Ninetyprcentmaddie’s lone poor effort came two starts back Feb. 11 at Aqueduct in the Withers (G3), his two-turn and graded-stakes debut, where he ran last of seven to Hit Show, bound for the Kentucky Derby (G1) off his runner-up finish in the April 8 Wood Memorial (G2). Another late nominee to the Triple Crown, he will have Paco Lopez aboard from Post 5.
“When we raced him at Aqueduct in the Withers, getting off the van he didn’t travel good and when he got there he was kind of sulking. We’re going to go ahead and get him set up for a couple days [at Laurel] so he’s nice and relaxed coming into the race,” Reid said. “He proved last time that he didn’t take that race to heart. So, whatever happened that day at Aqueduct, hopefully it was just a one-day anomaly and he’ll go right on about his business.”
James Chandley’s Triple Crown-nominated homebred Fletcher is set to make his stakes debut in the Tesio for Fair Hill Training Center-based Chuck Lawrence. The Blofeld colt has won once in four starts, graduating in an off-the-turf maiden special weight last fall at Laurel. In his sophomore debut March 22 at Parx, he set the pace before losing the lead at the top of the stretch but battled on to be second in a one-mile, 70-yard allowance.
Also facing stakes competition for the first time are a pair of shippers exiting maiden victories in Florida. Waterford Stable’s homebred Summer Cause, trained by Christophe Clement, broke through in his fourth try and second this year, a 1 1/8-mile maiden special weight Feb. 26 at Gulfstream Park where he rated off horses before coming with a wide late run to get up by half a length. He is by millionaire Summer Front, who Clement trained to four graded-stakes wins on the turf.
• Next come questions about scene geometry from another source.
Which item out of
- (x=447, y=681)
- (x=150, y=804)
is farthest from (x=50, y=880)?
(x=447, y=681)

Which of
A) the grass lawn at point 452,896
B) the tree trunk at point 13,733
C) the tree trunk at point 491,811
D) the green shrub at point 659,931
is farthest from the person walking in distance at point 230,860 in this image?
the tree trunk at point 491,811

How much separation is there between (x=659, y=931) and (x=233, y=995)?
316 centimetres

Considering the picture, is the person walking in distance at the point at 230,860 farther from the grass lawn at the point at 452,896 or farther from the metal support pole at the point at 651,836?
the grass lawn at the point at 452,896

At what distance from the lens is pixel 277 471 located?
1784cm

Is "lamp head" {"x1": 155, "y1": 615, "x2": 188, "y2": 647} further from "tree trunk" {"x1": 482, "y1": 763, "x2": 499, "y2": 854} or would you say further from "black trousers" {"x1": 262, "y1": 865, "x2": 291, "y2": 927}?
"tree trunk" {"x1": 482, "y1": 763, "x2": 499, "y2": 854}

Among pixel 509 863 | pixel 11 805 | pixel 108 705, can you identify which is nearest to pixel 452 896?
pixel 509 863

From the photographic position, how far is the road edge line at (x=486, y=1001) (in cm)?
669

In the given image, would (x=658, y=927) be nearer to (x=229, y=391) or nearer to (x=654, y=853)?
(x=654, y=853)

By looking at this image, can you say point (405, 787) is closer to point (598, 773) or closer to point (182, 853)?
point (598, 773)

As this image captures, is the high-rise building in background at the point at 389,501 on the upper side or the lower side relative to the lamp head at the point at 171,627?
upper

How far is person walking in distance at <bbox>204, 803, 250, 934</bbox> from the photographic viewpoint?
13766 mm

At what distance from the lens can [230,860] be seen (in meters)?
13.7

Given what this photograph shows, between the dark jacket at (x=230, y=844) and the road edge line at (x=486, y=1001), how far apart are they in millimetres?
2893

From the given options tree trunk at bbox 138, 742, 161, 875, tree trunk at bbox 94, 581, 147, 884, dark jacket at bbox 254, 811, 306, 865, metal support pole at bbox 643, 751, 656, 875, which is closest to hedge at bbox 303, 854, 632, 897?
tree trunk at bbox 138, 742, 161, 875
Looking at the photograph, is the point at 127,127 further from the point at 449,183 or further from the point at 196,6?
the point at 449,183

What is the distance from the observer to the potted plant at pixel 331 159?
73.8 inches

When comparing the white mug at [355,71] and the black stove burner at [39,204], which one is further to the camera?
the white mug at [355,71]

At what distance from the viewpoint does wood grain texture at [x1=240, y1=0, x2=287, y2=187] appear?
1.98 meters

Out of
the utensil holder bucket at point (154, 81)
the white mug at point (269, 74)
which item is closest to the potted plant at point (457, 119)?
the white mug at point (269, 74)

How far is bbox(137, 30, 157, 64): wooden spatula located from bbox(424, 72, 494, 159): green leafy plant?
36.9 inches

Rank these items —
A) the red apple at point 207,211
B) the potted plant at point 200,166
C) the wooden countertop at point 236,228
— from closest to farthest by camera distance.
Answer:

Hall of Fame trainer Shug McGaughey entered Woodford Racing, Lanes End Farm, Phipps Stable, Ken Langone and Edward Hudson Jr.’s Perform, who graduated by 2 ¾ lengths going a mile and 40 yards March 11 at Tampa Bay Downs in his sixth start and second this year. His sire, Good Magic, earned a divisional championship following his win in the 2017 Breeders’ Cup Juvenile (G1) and ran second in the Kentucky Derby (G1), fourth in the Preakness and won the Haskell (G1) at 3.
Completing the field are stablemates Eldest Son and Time to Cruise, trained by Laurel’s winter meet leader Jamie Ness. Morris Kernan and Jagger Inc.’s Eldest Son exits a neck victory in a one-mile optional claiming allowance March 11 at Laurel in the first start for his new connections, while Kernan, Yo Berbs and Jagger’s Time to Cruise owns a win going the Tesio distance Feb. 11 at Laurel and comes out of a 2 ½-length allowance triumph March 22 at Parx.